*Objective*
Please quote the data word for word, starting with the line that contains "What distance do" and going on through the line that contains "298 centimetres".

— Start Input material —

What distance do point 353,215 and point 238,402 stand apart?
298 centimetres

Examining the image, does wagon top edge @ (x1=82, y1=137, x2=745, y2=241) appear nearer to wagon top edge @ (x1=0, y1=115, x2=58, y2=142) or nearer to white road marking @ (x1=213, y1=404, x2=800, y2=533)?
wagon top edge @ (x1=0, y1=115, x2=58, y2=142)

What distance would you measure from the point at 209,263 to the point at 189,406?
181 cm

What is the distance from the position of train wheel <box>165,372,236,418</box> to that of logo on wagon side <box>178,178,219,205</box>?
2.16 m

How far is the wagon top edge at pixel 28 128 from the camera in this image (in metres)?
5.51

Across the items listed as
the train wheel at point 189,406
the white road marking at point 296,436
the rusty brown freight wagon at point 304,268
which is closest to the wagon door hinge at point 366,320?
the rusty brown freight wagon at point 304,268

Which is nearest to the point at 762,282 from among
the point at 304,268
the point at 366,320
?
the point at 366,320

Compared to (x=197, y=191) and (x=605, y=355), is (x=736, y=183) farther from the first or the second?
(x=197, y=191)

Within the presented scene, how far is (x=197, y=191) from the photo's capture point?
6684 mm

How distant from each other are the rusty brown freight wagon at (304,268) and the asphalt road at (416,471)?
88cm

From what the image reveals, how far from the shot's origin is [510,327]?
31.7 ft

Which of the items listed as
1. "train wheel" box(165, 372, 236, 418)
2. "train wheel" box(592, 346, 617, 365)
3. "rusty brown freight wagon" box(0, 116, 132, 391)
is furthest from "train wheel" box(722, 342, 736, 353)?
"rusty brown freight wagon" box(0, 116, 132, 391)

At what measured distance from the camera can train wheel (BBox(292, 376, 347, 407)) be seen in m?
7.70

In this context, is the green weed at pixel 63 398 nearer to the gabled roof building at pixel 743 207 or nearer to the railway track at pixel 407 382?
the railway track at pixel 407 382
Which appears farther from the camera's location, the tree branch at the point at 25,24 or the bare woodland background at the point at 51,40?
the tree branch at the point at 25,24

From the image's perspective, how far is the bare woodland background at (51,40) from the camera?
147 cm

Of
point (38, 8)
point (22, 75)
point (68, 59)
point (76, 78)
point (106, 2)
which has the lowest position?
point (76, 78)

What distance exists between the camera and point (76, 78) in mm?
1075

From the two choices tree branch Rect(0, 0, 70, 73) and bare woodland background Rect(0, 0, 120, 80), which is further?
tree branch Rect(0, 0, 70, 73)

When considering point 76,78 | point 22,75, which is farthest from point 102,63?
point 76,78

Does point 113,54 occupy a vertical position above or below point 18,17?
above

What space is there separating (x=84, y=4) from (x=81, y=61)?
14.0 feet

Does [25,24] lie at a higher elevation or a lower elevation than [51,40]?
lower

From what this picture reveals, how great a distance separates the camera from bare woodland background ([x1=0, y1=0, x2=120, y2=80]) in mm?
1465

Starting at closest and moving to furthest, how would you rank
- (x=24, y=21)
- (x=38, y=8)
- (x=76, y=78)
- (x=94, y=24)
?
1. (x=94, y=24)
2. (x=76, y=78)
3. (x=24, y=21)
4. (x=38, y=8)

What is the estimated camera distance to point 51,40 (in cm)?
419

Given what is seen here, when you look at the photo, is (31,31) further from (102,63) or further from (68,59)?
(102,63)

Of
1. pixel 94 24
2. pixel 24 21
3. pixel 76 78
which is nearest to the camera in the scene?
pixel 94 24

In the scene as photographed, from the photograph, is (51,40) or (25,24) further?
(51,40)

— End Input material —
— Start Input material —

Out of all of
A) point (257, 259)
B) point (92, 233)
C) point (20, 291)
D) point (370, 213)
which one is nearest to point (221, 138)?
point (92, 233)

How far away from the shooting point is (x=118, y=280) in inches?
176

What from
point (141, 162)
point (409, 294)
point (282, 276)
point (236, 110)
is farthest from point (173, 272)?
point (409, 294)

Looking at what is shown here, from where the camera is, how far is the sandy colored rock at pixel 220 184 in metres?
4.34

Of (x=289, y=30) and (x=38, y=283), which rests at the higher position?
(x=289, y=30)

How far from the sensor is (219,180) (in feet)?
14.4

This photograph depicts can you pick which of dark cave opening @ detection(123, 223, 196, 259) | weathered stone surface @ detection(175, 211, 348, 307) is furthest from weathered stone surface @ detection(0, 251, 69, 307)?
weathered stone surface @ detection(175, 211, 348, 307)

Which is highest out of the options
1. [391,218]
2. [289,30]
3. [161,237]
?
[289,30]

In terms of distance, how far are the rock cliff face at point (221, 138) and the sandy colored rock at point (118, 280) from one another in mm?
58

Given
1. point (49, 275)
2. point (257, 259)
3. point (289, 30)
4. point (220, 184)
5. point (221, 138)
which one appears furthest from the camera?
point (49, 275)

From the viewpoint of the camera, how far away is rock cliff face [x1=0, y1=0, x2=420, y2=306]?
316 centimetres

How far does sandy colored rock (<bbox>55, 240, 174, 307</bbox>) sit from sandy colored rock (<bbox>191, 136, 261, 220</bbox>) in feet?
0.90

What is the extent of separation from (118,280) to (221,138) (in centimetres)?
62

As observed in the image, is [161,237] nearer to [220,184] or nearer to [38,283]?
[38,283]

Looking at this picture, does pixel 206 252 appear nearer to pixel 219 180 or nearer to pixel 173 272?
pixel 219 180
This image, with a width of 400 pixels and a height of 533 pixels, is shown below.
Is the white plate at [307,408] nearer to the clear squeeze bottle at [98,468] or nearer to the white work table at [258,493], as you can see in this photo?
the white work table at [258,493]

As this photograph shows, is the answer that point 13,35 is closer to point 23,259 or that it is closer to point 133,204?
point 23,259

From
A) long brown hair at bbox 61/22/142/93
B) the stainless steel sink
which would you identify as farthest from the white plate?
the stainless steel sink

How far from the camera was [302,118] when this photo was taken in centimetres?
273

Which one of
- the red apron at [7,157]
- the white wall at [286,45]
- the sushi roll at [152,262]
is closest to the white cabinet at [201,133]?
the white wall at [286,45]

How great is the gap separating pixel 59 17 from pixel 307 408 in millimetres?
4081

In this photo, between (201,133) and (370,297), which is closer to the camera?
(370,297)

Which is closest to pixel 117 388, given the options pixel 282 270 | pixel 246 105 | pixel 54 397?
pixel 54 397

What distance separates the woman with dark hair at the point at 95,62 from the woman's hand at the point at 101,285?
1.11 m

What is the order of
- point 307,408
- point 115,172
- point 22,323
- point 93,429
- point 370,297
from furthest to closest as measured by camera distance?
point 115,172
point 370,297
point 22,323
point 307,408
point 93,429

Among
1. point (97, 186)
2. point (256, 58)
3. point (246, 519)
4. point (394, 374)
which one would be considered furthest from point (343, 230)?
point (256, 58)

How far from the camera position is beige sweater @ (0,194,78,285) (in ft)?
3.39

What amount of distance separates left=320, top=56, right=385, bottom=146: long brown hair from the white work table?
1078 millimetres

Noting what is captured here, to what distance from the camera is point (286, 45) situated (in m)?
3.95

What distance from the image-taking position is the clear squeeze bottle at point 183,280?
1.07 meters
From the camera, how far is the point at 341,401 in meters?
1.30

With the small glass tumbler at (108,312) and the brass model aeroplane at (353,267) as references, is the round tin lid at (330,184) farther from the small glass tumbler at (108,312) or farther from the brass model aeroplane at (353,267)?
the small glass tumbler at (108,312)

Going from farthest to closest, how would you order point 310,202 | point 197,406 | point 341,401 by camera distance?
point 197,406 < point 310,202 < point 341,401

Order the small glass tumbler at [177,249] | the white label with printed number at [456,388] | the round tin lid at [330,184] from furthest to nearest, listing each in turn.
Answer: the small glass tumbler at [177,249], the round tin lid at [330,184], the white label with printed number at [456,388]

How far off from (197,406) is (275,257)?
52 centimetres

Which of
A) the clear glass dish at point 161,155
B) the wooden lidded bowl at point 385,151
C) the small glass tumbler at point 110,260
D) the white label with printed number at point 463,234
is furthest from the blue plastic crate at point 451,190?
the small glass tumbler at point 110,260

— End Input material —
— Start Input material —

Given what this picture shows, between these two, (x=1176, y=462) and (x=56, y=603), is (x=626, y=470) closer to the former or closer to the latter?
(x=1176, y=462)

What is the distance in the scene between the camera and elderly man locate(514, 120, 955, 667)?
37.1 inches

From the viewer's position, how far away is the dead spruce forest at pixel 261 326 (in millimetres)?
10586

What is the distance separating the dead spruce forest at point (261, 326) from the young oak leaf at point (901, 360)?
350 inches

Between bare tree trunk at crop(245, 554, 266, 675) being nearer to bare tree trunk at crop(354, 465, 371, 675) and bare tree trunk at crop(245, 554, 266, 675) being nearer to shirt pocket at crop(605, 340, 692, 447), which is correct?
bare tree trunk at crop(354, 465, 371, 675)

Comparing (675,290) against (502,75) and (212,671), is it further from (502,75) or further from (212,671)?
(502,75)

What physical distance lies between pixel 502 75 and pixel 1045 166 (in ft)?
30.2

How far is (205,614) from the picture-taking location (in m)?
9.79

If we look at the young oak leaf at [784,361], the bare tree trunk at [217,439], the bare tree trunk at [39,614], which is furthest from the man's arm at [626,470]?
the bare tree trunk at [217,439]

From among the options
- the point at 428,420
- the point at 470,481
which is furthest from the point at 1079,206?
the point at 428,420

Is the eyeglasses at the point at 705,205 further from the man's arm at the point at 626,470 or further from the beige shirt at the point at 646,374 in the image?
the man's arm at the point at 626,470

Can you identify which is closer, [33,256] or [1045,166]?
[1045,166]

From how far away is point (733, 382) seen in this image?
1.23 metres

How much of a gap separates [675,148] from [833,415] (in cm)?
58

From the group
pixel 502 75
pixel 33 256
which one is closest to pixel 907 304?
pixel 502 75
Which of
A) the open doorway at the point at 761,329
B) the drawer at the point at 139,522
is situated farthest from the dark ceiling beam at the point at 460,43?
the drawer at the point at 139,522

— End Input material —

*Task response*
What distance do point 353,215 and point 238,402 stand apart?
298 centimetres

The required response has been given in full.